*TAREA PLANTEADA A*:
En el texto titulado «Laberinto», enumera los términos con que quien narra se describe a sí mismo en la frase que empieza «Yo, el empollón desgarbado».

*FRAGMENTO PROPORCIONADO*:
──────

Mayo 31, 2004

Laberinto

La Semana Santa que empezó todo, A. estaba de viaje. No tenía claro cómo se lo tomaría a la vuelta. Delante mío sus aspiraciones con Bz. eran simplemente amistad. Nunca insinuó que por ella sintiera nada más. Aunque yo supiera qué estaba realmente pasando. Ella me había dicho que su aparente interés por él a finales de primero no había ido más allá de la amistad. Quizá no fuera verdad, y después de haber conocido esa faceta de A. que le había molestado se hubiera arrepentido y negara todo.

El hecho es que ella no tenía interés por él. Y en mi forma de ver las cosas, cuando toca perder lo más elegante es abandonar el juego. A mí me había tocado siempre, y enfadarme o reprocharle a un amigo que una chica que me parecía interesante lo hubiera preferido a él me habría llevado a enemistarme con medio planeta. La cuestión es que él nunca hizo alusión al tema desde esa perspectiva. Y por eso entendí que no había problema. O precisamente, el problema estuvo en que nunca habló conmigo de ello.

Ella y yo nos volvimos a ver una segunda vez aquella Semana Santa. Paseamos por mi ciudad, y cuando nos cogimos de la mano sentí pánico ante la idea de encontrarme con alguien conocido. ¡Mis tíos!, pensé asustado, por ejemplo. Iba ser la comidilla en la próxima reunión faumiliar. Yo, el empollón desgarbado y
desaliñado, Quijote en su mundo de libros y ordenadores, ¡con una chica!.

Me habían resultado tan humillantes las bromas de mi padre cuando tenía quince años sobre las chicas y las novias que nunca tuve, que me había dicho que mi familia jamás sabría nada cuando tuviera una relación. No apareció nadie, pero me sentía ridículo. Como si a fuerza de prepararme mentalmente para la soledad años y años, el tener pareja me convertía en un traidor a la causa de los empollones solitarios. Nos despedimos aquella vez sin ni siquiera besarnos.

Y en clase, actúabamos como si nada hubiera pasado. Yo no quería que nadie lo supiera hasta que sintiera que la relación estaba consolidada. Ella no quería que por boca de un compañero de clase, que se movía en sus mismos círculos fuera de clase, se enterara su anterior pareja de que ahora estaba con alguien nuevo.

Empecé a creer que había empezado una relación vacía de contenido.

Había pasado como diez días después de haber empezado nuestra relación, y una noche ella se ofreció a llevarme a casa en coche. Acababa de estrenar el carnet no hacía mucho. Y yo me encerré en uno de mis silencios después de que ella me desgranara su agenda.

──────

*TAREA PLANTEADA B*:
Reproduce literalmente las entradas de los datos de segmentación desde su comienzo hasta la línea que contiene "448L141 444L137 431H124V427H107L90", ambas incluidas.

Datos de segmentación
──────

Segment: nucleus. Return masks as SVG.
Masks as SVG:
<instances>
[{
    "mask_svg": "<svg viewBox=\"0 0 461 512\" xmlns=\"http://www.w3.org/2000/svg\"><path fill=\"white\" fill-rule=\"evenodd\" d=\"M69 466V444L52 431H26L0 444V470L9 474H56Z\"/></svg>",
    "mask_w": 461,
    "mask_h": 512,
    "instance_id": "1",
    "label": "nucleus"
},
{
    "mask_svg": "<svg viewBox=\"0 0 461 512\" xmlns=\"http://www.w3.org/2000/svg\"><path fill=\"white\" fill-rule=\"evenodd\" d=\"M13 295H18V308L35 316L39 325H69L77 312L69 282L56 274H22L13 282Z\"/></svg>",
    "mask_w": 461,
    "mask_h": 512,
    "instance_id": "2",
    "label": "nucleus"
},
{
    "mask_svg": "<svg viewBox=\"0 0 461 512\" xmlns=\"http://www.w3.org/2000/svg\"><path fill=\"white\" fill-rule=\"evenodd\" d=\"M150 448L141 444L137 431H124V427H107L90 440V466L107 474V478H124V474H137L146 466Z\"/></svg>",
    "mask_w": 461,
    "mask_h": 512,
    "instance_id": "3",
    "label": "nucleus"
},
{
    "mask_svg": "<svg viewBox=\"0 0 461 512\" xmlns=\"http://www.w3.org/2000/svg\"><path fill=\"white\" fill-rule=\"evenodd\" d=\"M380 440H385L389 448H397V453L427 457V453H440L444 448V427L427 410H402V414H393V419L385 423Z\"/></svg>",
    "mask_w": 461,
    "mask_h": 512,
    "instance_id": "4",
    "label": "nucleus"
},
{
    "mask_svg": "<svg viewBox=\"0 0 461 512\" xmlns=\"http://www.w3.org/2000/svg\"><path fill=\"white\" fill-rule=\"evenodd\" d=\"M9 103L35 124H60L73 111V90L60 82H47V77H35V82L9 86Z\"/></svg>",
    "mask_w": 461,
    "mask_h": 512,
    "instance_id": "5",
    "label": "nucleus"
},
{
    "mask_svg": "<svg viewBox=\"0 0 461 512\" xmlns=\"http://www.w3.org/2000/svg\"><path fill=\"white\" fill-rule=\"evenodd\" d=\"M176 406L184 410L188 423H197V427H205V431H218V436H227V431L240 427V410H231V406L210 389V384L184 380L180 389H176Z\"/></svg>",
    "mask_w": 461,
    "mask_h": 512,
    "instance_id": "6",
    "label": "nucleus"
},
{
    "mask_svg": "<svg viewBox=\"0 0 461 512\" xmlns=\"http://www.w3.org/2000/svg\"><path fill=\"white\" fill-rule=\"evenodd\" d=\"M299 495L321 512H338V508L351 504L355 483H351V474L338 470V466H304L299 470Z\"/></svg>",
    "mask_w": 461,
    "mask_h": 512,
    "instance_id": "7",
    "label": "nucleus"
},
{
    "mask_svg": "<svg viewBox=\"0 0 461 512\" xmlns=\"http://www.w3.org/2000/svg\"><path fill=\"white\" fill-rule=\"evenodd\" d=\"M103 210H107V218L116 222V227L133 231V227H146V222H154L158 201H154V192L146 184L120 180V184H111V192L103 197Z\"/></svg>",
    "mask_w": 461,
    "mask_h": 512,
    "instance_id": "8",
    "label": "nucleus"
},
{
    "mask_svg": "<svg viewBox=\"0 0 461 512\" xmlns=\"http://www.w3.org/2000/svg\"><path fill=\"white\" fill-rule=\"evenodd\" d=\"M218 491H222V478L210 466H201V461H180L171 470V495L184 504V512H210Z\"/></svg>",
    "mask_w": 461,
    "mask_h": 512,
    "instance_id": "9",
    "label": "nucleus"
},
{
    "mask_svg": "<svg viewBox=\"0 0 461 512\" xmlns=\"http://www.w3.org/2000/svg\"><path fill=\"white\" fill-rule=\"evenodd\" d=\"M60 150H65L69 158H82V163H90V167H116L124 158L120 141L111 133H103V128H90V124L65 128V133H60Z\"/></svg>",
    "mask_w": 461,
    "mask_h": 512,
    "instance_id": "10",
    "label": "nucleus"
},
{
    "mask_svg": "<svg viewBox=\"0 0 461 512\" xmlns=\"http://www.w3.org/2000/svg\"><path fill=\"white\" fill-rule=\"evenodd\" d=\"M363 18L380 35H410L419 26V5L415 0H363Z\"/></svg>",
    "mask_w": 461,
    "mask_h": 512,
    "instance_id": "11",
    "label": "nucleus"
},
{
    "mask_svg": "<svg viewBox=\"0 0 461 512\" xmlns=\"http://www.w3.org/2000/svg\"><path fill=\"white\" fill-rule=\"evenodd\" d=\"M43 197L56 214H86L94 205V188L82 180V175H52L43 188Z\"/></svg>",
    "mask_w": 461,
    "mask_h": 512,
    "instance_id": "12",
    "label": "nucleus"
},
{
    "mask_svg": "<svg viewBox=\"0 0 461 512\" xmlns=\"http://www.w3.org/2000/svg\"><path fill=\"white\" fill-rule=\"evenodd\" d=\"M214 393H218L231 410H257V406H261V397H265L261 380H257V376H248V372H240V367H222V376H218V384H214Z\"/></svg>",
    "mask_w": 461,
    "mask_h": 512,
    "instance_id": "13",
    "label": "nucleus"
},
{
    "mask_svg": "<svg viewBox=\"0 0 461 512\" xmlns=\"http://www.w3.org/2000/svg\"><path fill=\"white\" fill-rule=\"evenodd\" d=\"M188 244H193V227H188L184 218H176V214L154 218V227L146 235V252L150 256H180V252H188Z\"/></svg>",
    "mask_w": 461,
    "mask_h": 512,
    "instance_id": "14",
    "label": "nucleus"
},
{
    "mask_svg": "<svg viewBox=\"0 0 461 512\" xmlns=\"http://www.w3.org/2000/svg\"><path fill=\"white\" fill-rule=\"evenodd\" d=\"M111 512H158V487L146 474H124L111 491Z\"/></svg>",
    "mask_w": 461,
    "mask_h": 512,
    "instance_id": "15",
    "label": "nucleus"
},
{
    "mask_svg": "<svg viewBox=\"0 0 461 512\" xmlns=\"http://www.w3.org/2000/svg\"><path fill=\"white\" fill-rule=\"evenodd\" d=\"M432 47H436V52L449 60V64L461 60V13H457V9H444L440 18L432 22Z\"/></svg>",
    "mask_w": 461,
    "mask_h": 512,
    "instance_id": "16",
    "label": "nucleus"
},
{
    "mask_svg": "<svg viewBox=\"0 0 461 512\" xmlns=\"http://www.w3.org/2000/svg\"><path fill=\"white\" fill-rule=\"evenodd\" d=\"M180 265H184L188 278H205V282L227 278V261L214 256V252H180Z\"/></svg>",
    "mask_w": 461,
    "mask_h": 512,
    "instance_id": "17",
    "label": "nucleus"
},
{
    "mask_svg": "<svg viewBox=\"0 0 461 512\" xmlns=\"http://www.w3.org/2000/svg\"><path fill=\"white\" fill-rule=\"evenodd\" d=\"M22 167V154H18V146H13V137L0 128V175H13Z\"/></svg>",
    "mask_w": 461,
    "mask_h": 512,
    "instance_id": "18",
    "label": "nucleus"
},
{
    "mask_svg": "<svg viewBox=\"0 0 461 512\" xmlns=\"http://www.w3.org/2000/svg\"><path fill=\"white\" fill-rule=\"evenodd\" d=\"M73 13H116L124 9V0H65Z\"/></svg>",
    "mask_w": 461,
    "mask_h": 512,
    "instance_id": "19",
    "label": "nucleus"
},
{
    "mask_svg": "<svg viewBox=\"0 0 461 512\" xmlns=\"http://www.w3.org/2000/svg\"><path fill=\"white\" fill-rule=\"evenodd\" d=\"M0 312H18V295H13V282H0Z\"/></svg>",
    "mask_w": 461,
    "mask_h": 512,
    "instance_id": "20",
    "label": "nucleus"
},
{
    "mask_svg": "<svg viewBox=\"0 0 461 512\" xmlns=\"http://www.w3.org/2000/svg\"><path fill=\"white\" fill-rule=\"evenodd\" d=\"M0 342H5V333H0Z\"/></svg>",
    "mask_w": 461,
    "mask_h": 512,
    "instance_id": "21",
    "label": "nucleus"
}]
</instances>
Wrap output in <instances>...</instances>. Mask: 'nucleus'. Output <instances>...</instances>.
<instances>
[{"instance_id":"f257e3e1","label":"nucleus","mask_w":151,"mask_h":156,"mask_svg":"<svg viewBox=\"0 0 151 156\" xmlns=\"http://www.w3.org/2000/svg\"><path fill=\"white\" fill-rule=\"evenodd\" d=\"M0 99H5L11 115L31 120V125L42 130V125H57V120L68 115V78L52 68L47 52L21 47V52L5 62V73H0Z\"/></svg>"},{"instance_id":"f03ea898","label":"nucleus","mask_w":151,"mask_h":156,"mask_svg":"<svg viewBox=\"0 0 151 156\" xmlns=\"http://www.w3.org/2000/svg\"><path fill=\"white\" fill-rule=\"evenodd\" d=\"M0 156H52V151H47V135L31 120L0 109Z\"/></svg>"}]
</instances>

──────

*RESPUESTA DEL EJERCICIO A*:
empollón; desgarbado; desaliñado; Quijote en su mundo de libros y ordenadores

*RESPUESTA DEL EJERCICIO B*:
Segment: nucleus. Return masks as SVG.
Masks as SVG:
<instances>
[{
    "mask_svg": "<svg viewBox=\"0 0 461 512\" xmlns=\"http://www.w3.org/2000/svg\"><path fill=\"white\" fill-rule=\"evenodd\" d=\"M69 466V444L52 431H26L0 444V470L9 474H56Z\"/></svg>",
    "mask_w": 461,
    "mask_h": 512,
    "instance_id": "1",
    "label": "nucleus"
},
{
    "mask_svg": "<svg viewBox=\"0 0 461 512\" xmlns=\"http://www.w3.org/2000/svg\"><path fill=\"white\" fill-rule=\"evenodd\" d=\"M13 295H18V308L35 316L39 325H69L77 312L69 282L56 274H22L13 282Z\"/></svg>",
    "mask_w": 461,
    "mask_h": 512,
    "instance_id": "2",
    "label": "nucleus"
},
{
    "mask_svg": "<svg viewBox=\"0 0 461 512\" xmlns=\"http://www.w3.org/2000/svg\"><path fill=\"white\" fill-rule=\"evenodd\" d=\"M150 448L141 444L137 431H124V427H107L90 440V466L107 474V478H124V474H137L146 466Z\"/></svg>",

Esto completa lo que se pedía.